(Extracted records)
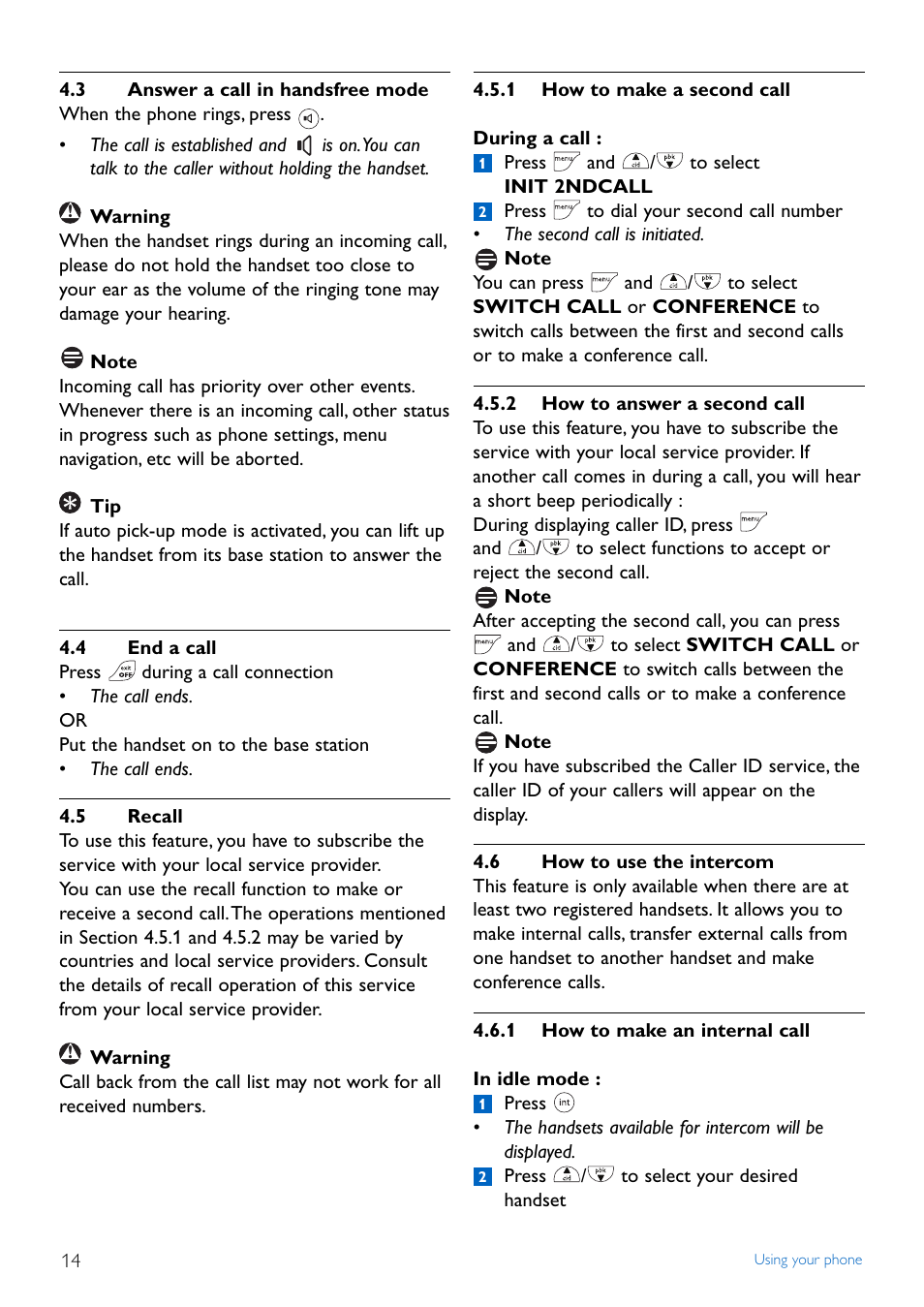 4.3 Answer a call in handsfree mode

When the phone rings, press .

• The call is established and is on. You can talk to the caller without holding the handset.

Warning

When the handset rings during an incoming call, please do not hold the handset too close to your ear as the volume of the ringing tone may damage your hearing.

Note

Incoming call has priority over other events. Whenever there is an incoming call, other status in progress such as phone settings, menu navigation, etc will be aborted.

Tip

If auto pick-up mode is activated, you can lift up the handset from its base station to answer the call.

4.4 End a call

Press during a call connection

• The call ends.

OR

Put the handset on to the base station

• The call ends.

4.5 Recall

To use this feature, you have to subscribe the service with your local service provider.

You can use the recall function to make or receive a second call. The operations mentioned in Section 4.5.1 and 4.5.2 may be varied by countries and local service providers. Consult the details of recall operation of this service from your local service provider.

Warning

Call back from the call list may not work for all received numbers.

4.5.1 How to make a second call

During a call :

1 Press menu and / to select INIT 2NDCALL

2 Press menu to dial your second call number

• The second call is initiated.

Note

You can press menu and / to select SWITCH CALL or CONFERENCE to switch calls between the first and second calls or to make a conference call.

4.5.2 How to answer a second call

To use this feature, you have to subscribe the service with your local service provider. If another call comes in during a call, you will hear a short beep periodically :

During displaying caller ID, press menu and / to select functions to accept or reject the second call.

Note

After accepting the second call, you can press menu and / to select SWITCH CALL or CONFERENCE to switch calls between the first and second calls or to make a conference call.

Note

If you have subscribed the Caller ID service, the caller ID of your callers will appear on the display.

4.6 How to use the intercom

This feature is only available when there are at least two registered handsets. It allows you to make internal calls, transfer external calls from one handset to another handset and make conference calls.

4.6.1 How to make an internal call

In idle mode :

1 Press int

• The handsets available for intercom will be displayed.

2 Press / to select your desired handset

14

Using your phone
* * *
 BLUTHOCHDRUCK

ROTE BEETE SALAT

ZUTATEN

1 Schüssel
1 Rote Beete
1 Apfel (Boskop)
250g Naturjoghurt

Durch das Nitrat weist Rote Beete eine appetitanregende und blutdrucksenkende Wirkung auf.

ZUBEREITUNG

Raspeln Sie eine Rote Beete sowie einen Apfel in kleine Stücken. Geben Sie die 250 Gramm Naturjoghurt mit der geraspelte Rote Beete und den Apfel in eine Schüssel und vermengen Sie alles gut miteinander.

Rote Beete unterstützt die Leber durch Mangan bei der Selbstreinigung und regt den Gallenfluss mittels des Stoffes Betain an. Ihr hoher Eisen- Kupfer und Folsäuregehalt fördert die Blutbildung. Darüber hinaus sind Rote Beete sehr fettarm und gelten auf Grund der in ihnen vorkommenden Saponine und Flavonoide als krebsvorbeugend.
==
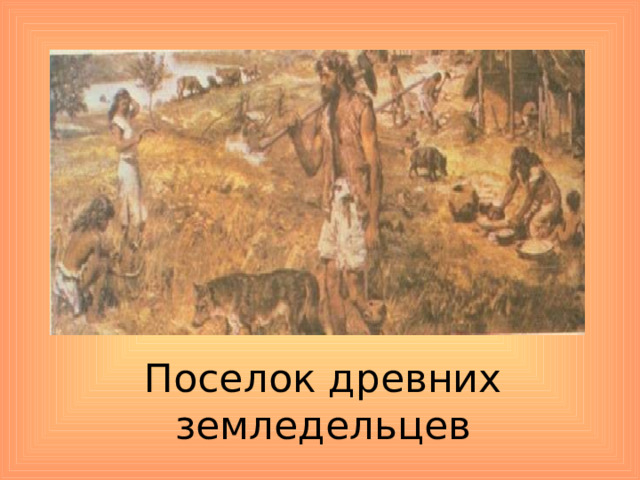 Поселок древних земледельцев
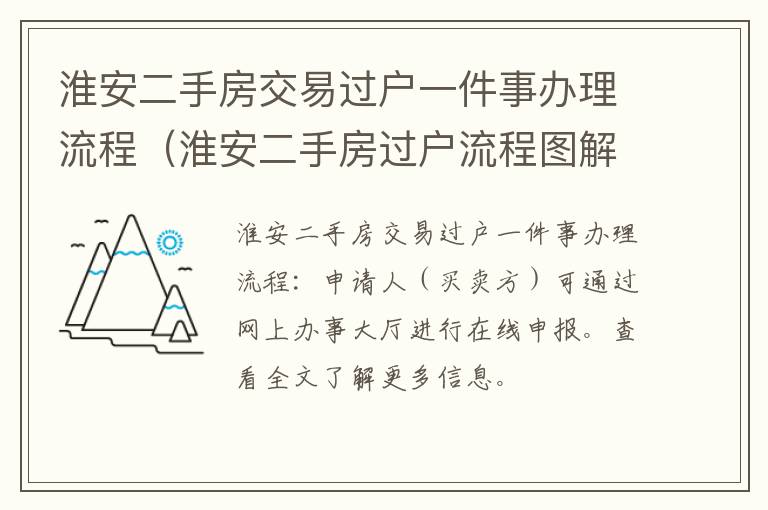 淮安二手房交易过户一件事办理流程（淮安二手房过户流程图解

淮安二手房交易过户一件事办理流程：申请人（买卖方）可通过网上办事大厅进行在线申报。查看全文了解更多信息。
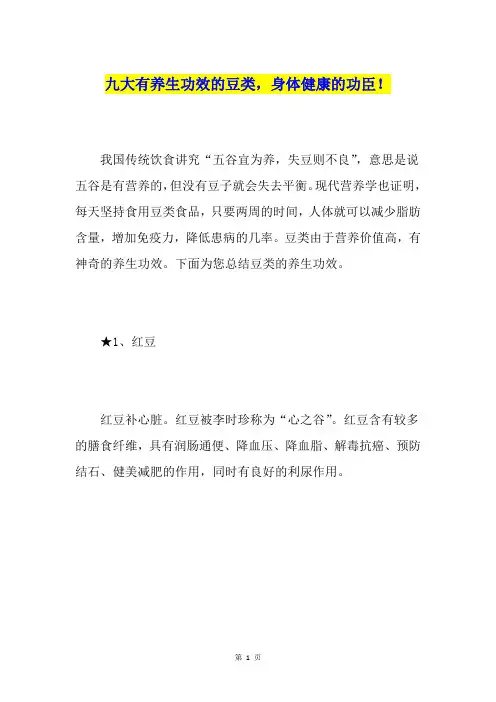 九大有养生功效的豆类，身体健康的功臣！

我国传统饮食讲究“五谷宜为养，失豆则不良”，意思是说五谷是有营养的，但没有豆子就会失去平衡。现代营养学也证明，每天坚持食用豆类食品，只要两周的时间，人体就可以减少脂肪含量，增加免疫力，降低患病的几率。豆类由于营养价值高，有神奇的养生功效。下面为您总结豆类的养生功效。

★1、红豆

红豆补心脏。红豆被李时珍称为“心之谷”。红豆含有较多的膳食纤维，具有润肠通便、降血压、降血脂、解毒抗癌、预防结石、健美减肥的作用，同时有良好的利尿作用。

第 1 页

Task instructions. Please filter the data down to the lines containing the word "first".

Result for this task.
You can press menu and / to select SWITCH CALL or CONFERENCE to switch calls between the first and second calls or to make a conference call.
After accepting the second call, you can press menu and / to select SWITCH CALL or CONFERENCE to switch calls between the first and second calls or to make a conference call.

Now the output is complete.